TRY IT -> Retype, word for word, each line between the lines holding "silver Bathroom Decor" and "MODERN VILLA SUPER CANNES AREA", inclusive, and leave the rest of the data alone.

GIVEN ENTRIES ->
• • •

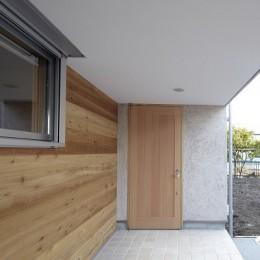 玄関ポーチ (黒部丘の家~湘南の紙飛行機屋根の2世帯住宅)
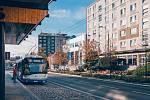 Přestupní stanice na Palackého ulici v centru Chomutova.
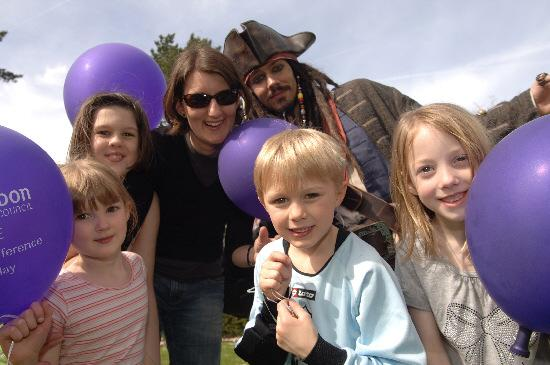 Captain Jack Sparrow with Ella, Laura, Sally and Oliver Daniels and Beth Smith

• • •

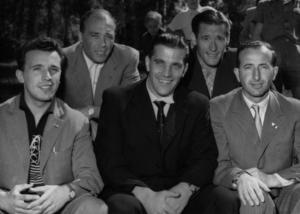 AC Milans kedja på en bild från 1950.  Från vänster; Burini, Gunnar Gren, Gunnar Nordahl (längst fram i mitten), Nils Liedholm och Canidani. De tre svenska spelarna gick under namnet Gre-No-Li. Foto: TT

• • •

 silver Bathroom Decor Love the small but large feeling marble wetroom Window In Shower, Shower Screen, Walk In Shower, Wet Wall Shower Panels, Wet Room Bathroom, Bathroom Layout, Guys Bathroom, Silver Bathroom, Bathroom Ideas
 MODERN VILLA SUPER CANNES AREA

• • •

SOLUTION TO THIS EXERCISE ->
 silver Bathroom Decor Love the small but large feeling marble wetroom Window In Shower, Shower Screen, Walk In Shower, Wet Wall Shower Panels, Wet Room Bathroom, Bathroom Layout, Guys Bathroom, Silver Bathroom, Bathroom Ideas
 MODERN VILLA SUPER CANNES AREA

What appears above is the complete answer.